## ResNet-18 Classifier 

Before any modeling, we begin by segmenting the uploaded clothing images to remove background distractions and isolate just the clothing item. This step ensures clean inputs for our classifier.

Once segmented, we pass each image through a ResNet-18 classifier, trained to categorize items into one of four clothing types: shirts, t-shirts, pants, and shorts.


### Why ResNet-18?

We chose this model because it's a widely used model for image classification and has proven effective for visual feature extraction due to its residual connections and lightweight depth.  
It was ideal for our task because it allowed us to both:
- Classify clothing items accurately
- Extract visual embeddings that could be used for downstream similarity and compatibility tasks

We achieved a high classification accuracy of 99.3%, validating the quality of the model’s learning.


### Inputs:
- Segmented clothing images
- Labels for 4 clothing categories: `pants`, `shorts`, `shirts`, `t-shirts`

### Feature Extraction & Similarity Indexing:

After training:
- We repurposed the ResNet model as a feature extractor, using the 512-dimensional vector from its penultimate layer.
- These embeddings capture details like shape, fit, collar type, and texture.
- All embeddings were saved in `clothing_embedding.json`.

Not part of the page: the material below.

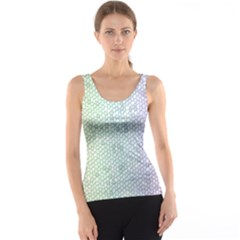 The Background Wallpaper Mosaic Tank Top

To support fast similarity search, we built a FAISS index and saved it as `clothing_faiss.index`. This allowed us to later retrieve visually similar items efficiently — a crucial step for building outfit recommendations.

### Output:
- Trained model weights: `feature_model.pth`
- Embedding storage: `clothing_embedding.json`
- FAISS index for similarity: `clothing_faiss.index`

## Evaluation

We evaluated the effectiveness of the embeddings in representing clothing similarity through three strategies:

### 1. Random and Top-K Visual Matches
We ran visual similarity queries using random clothing items and validated whether the top retrieved matches were perceptually similar. Matches were manually verified to have similar structure, texture, and category.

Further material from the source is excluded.